▸ Supplied material
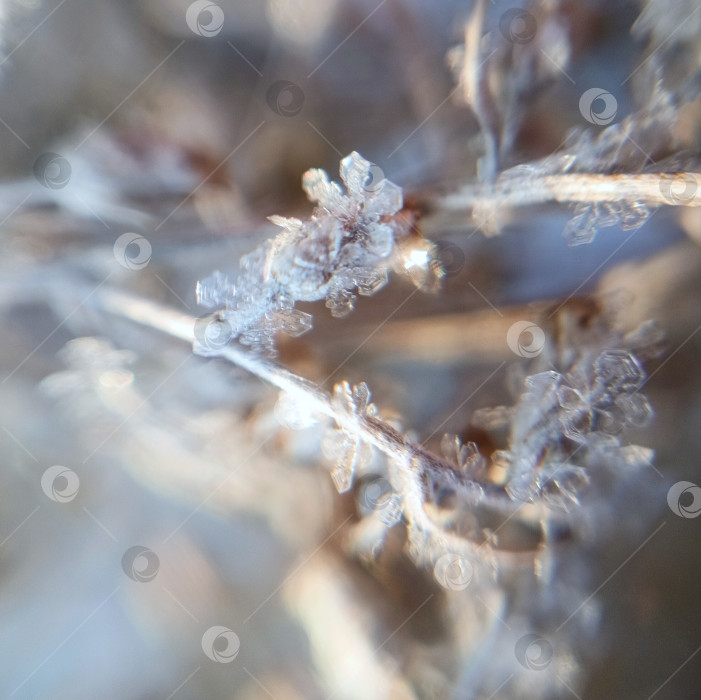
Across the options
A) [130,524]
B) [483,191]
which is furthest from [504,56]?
[130,524]

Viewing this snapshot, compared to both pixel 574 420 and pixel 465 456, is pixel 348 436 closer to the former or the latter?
pixel 465 456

▸ Work to complete
Starting with the line that contains "Viewing this snapshot, compared" and continuing through the end of the listing, recast that portion as a two-column CSV with the columns "text" and "answer". Give one row per item, placing each value in a single quoted field and replacing any line breaks with spaces.

▸ Complete response
text,answer
"Viewing this snapshot, compared to both pixel 574 420 and pixel 465 456, is pixel 348 436 closer to the former or the latter?","pixel 465 456"